[Required work]
1. Return the part of the article on San Francisco's surveillance measure that runs between "Proposition E, which" and "for being suspicious.", inclusive.
2. According to the article on San Francisco's surveillance measure, who is championing Proposition E?
3. Translate this sentence from the article on San Francisco's surveillance measure into Spanish: "In 2019, the city became the first large city in the United States to ban the government from using facial recognition software over concerns about misuse and privacy."

[Source passage]
────────────────────
San Francisco Considering Terrifying Spy Tech For Cops

The ultra-liberal city of San Francisco is planning to vote on a ballot measure next week that would give police the authority to use drones, surveillance cameras and facial recognition software powered by AI.

All of this is being pushed as the city has struggled immensely to try to restore its reputation, which has been tarnished over the last year or so due to the steep increase in drugs and crime on the streets.

Proposition E, which is colloquially being referred to as the Safer San Francisco initiative, is being championed by the city’s Mayor London Breed. She believes that citizens throughout the city who are disgruntled with how things have progressed in the city recently will ultimately go to the polls and approve the proposal next Tuesday.

The San Francisco region is known across the world for its advances in technology, with Silicon Valley being so close by. However, the residents of the city are also typically known for being suspicious.

In 2019, the city became the first large city in the United States to ban the government from using facial recognition software over concerns about misuse and privacy.

Breed played down that misuse could happen through the initiatives in the ballot measure, claiming that they have safeguards in place. The mayor, who is running for re-election this year, said in a recent interview:

“I get that people are concerned about privacy rights and other things, but technology is all around us. It’s coming whether we want it to or not. And everyone is walking around with AI in their hands with their phones, recording, videotaping.”

Those who have criticized the measure said disadvantaged communities could be hurt the most, with many false arrests likely to occur. They also say that for surveillance technology to work properly and in the right way, greater oversight must be put into place.
────────────────────
[Data extracts]
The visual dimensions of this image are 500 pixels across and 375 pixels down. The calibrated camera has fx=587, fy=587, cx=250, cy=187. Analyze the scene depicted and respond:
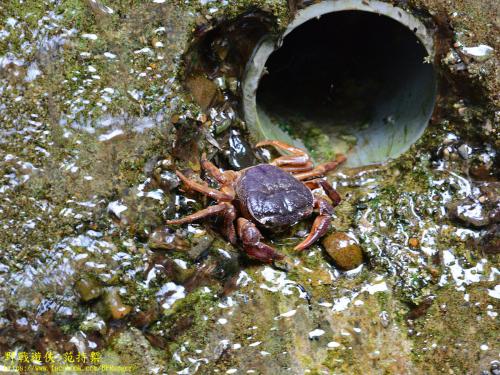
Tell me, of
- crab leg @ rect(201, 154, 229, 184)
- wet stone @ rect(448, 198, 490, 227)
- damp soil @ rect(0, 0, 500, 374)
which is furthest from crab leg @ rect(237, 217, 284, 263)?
wet stone @ rect(448, 198, 490, 227)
────────────────────
[Answers to each task]
1.
Proposition E, which is colloquially being referred to as the Safer San Francisco initiative, is being championed by the city’s Mayor London Breed. She believes that citizens throughout the city who are disgruntled with how things have progressed in the city recently will ultimately go to the polls and approve the proposal next Tuesday.

The San Francisco region is known across the world for its advances in technology, with Silicon Valley being so close by. However, the residents of the city are also typically known for being suspicious.

2. San Francisco Mayor London Breed.

3. En 2019, la ciudad se convirtió en la primera gran ciudad de Estados Unidos en prohibir que el gobierno usara software de reconocimiento facial por preocupaciones sobre el mal uso y la privacidad.